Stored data
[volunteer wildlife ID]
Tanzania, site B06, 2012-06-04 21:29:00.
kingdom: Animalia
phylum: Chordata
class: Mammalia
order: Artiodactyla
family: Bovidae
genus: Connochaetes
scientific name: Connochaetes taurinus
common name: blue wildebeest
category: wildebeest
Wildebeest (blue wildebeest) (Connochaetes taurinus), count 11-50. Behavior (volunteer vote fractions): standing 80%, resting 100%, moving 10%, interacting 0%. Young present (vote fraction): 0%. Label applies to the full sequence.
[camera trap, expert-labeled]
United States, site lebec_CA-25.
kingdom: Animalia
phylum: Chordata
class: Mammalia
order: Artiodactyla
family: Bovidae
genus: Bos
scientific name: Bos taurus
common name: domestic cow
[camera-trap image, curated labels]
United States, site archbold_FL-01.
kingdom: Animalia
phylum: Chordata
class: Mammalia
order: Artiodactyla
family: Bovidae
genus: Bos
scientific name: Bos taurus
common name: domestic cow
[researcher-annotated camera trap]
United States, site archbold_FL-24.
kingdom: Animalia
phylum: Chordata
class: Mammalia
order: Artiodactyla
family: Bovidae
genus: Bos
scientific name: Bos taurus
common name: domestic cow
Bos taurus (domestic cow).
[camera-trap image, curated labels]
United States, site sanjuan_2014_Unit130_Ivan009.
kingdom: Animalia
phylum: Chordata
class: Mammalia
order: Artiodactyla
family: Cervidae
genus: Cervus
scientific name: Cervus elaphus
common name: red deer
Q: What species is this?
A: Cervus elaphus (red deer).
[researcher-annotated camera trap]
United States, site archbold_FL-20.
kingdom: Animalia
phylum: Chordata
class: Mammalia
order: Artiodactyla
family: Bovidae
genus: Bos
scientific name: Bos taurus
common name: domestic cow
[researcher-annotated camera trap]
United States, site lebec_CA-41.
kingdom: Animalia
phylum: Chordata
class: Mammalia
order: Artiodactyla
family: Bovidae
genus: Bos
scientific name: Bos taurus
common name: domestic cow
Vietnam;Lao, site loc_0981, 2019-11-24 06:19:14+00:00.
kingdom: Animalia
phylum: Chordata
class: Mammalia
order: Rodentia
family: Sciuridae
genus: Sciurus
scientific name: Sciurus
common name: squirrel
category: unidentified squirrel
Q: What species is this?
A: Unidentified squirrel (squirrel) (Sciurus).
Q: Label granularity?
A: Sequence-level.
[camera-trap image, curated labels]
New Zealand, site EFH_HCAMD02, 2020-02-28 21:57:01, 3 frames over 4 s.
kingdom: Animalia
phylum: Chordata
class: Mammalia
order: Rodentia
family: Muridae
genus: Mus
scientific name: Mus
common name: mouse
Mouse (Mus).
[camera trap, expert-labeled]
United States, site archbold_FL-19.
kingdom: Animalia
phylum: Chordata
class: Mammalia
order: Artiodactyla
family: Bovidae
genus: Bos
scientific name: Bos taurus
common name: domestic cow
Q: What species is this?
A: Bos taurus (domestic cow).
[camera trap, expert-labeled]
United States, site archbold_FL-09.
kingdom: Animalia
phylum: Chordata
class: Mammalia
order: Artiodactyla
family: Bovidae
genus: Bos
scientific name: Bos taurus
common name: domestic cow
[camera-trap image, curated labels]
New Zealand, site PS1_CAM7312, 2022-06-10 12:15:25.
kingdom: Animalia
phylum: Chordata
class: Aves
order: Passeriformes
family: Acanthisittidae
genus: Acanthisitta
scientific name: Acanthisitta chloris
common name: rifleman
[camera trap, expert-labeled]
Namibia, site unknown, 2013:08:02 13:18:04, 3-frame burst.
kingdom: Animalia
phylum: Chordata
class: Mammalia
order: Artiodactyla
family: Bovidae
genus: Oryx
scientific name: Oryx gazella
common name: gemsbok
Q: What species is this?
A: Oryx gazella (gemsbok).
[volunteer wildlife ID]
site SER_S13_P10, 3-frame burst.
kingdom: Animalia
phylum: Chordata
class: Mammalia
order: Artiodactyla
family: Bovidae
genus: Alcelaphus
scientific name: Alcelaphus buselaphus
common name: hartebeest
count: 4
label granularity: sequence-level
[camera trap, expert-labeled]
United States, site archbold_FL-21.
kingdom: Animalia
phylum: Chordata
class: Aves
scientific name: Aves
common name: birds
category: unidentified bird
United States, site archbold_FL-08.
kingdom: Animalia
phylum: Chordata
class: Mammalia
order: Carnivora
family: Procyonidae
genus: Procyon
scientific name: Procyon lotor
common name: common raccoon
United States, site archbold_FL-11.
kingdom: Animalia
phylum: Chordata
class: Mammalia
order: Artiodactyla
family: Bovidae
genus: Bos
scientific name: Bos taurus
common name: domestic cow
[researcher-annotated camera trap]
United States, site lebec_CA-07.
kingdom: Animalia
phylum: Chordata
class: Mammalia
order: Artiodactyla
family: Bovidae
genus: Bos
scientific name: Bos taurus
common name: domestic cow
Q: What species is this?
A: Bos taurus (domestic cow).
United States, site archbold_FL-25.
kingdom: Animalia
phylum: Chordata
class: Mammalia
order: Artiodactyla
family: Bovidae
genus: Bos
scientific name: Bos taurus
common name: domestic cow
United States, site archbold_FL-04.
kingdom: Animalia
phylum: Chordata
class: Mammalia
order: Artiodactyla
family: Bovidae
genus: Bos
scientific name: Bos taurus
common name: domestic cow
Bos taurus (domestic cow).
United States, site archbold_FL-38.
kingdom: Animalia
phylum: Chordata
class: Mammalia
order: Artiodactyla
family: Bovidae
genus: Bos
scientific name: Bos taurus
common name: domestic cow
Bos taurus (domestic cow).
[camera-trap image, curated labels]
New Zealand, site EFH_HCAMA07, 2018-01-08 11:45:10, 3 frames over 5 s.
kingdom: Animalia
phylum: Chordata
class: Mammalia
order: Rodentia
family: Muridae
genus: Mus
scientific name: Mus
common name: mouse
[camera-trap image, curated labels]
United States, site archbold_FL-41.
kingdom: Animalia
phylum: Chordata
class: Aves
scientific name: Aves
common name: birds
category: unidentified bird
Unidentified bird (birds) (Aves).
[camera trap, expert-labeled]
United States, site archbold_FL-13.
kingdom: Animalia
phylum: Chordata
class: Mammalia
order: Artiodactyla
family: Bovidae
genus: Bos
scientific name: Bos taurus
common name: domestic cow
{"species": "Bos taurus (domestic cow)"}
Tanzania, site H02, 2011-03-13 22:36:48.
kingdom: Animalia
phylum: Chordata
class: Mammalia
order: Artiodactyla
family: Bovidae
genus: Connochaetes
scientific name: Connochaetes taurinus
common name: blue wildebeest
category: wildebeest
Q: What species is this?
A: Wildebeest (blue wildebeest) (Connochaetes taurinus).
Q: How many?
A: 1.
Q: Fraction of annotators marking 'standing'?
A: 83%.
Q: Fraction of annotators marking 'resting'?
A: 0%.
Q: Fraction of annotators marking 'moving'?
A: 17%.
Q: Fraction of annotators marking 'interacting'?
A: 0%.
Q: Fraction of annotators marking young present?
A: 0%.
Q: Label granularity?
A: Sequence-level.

▶ [WHAT THIS TASK INVOLVES]:
Every line in the data above has to be retyped exactly.

▶ [ANSWER FOR THIS EXERCISE]:
[volunteer wildlife ID]
Tanzania, site B06, 2012-06-04 21:29:00.
kingdom: Animalia
phylum: Chordata
class: Mammalia
order: Artiodactyla
family: Bovidae
genus: Connochaetes
scientific name: Connochaetes taurinus
common name: blue wildebeest
category: wildebeest
Wildebeest (blue wildebeest) (Connochaetes taurinus), count 11-50. Behavior (volunteer vote fractions): standing 80%, resting 100%, moving 10%, interacting 0%. Young present (vote fraction): 0%. Label applies to the full sequence.
[camera trap, expert-labeled]
United States, site lebec_CA-25.
kingdom: Animalia
phylum: Chordata
class: Mammalia
order: Artiodactyla
family: Bovidae
genus: Bos
scientific name: Bos taurus
common name: domestic cow
[camera-trap image, curated labels]
United States, site archbold_FL-01.
kingdom: Animalia
phylum: Chordata
class: Mammalia
order: Artiodactyla
family: Bovidae
genus: Bos
scientific name: Bos taurus
common name: domestic cow
[researcher-annotated camera trap]
United States, site archbold_FL-24.
kingdom: Animalia
phylum: Chordata
class: Mammalia
order: Artiodactyla
family: Bovidae
genus: Bos
scientific name: Bos taurus
common name: domestic cow
Bos taurus (domestic cow).
[camera-trap image, curated labels]
United States, site sanjuan_2014_Unit130_Ivan009.
kingdom: Animalia
phylum: Chordata
class: Mammalia
order: Artiodactyla
family: Cervidae
genus: Cervus
scientific name: Cervus elaphus
common name: red deer
Q: What species is this?
A: Cervus elaphus (red deer).
[researcher-annotated camera trap]
United States, site archbold_FL-20.
kingdom: Animalia
phylum: Chordata
class: Mammalia
order: Artiodactyla
family: Bovidae
genus: Bos
scientific name: Bos taurus
common name: domestic cow
[researcher-annotated camera trap]
United States, site lebec_CA-41.
kingdom: Animalia
phylum: Chordata
class: Mammalia
order: Artiodactyla
family: Bovidae
genus: Bos
scientific name: Bos taurus
common name: domestic cow
Vietnam;Lao, site loc_0981, 2019-11-24 06:19:14+00:00.
kingdom: Animalia
phylum: Chordata
class: Mammalia
order: Rodentia
family: Sciuridae
genus: Sciurus
scientific name: Sciurus
common name: squirrel
category: unidentified squirrel
Q: What species is this?
A: Unidentified squirrel (squirrel) (Sciurus).
Q: Label granularity?
A: Sequence-level.
[camera-trap image, curated labels]
New Zealand, site EFH_HCAMD02, 2020-02-28 21:57:01, 3 frames over 4 s.
kingdom: Animalia
phylum: Chordata
class: Mammalia
order: Rodentia
family: Muridae
genus: Mus
scientific name: Mus
common name: mouse
Mouse (Mus).
[camera trap, expert-labeled]
United States, site archbold_FL-19.
kingdom: Animalia
phylum: Chordata
class: Mammalia
order: Artiodactyla
family: Bovidae
genus: Bos
scientific name: Bos taurus
common name: domestic cow
Q: What species is this?
A: Bos taurus (domestic cow).
[camera trap, expert-labeled]
United States, site archbold_FL-09.
kingdom: Animalia
phylum: Chordata
class: Mammalia
order: Artiodactyla
family: Bovidae
genus: Bos
scientific name: Bos taurus
common name: domestic cow
[camera-trap image, curated labels]
New Zealand, site PS1_CAM7312, 2022-06-10 12:15:25.
kingdom: Animalia
phylum: Chordata
class: Aves
order: Passeriformes
family: Acanthisittidae
genus: Acanthisitta
scientific name: Acanthisitta chloris
common name: rifleman
[camera trap, expert-labeled]
Namibia, site unknown, 2013:08:02 13:18:04, 3-frame burst.
kingdom: Animalia
phylum: Chordata
class: Mammalia
order: Artiodactyla
family: Bovidae
genus: Oryx
scientific name: Oryx gazella
common name: gemsbok
Q: What species is this?
A: Oryx gazella (gemsbok).
[volunteer wildlife ID]
site SER_S13_P10, 3-frame burst.
kingdom: Animalia
phylum: Chordata
class: Mammalia
order: Artiodactyla
family: Bovidae
genus: Alcelaphus
scientific name: Alcelaphus buselaphus
common name: hartebeest
count: 4
label granularity: sequence-level
[camera trap, expert-labeled]
United States, site archbold_FL-21.
kingdom: Animalia
phylum: Chordata
class: Aves
scientific name: Aves
common name: birds
category: unidentified bird
United States, site archbold_FL-08.
kingdom: Animalia
phylum: Chordata
class: Mammalia
order: Carnivora
family: Procyonidae
genus: Procyon
scientific name: Procyon lotor
common name: common raccoon
United States, site archbold_FL-11.
kingdom: Animalia
phylum: Chordata
class: Mammalia
order: Artiodactyla
family: Bovidae
genus: Bos
scientific name: Bos taurus
common name: domestic cow
[researcher-annotated camera trap]
United States, site lebec_CA-07.
kingdom: Animalia
phylum: Chordata
class: Mammalia
order: Artiodactyla
family: Bovidae
genus: Bos
scientific name: Bos taurus
common name: domestic cow
Q: What species is this?
A: Bos taurus (domestic cow).
United States, site archbold_FL-25.
kingdom: Animalia
phylum: Chordata
class: Mammalia
order: Artiodactyla
family: Bovidae
genus: Bos
scientific name: Bos taurus
common name: domestic cow
United States, site archbold_FL-04.
kingdom: Animalia
phylum: Chordata
class: Mammalia
order: Artiodactyla
family: Bovidae
genus: Bos
scientific name: Bos taurus
common name: domestic cow
Bos taurus (domestic cow).
United States, site archbold_FL-38.
kingdom: Animalia
phylum: Chordata
class: Mammalia
order: Artiodactyla
family: Bovidae
genus: Bos
scientific name: Bos taurus
common name: domestic cow
Bos taurus (domestic cow).
[camera-trap image, curated labels]
New Zealand, site EFH_HCAMA07, 2018-01-08 11:45:10, 3 frames over 5 s.
kingdom: Animalia
phylum: Chordata
class: Mammalia
order: Rodentia
family: Muridae
genus: Mus
scientific name: Mus
common name: mouse
[camera-trap image, curated labels]
United States, site archbold_FL-41.
kingdom: Animalia
phylum: Chordata
class: Aves
scientific name: Aves
common name: birds
category: unidentified bird
Unidentified bird (birds) (Aves).
[camera trap, expert-labeled]
United States, site archbold_FL-13.
kingdom: Animalia
phylum: Chordata
class: Mammalia
order: Artiodactyla
family: Bovidae
genus: Bos
scientific name: Bos taurus
common name: domestic cow
{"species": "Bos taurus (domestic cow)"}
Tanzania, site H02, 2011-03-13 22:36:48.
kingdom: Animalia
phylum: Chordata
class: Mammalia
order: Artiodactyla
family: Bovidae
genus: Connochaetes
scientific name: Connochaetes taurinus
common name: blue wildebeest
category: wildebeest
Q: What species is this?
A: Wildebeest (blue wildebeest) (Connochaetes taurinus).
Q: How many?
A: 1.
Q: Fraction of annotators marking 'standing'?
A: 83%.
Q: Fraction of annotators marking 'resting'?
A: 0%.
Q: Fraction of annotators marking 'moving'?
A: 17%.
Q: Fraction of annotators marking 'interacting'?
A: 0%.
Q: Fraction of annotators marking young present?
A: 0%.
Q: Label granularity?
A: Sequence-level.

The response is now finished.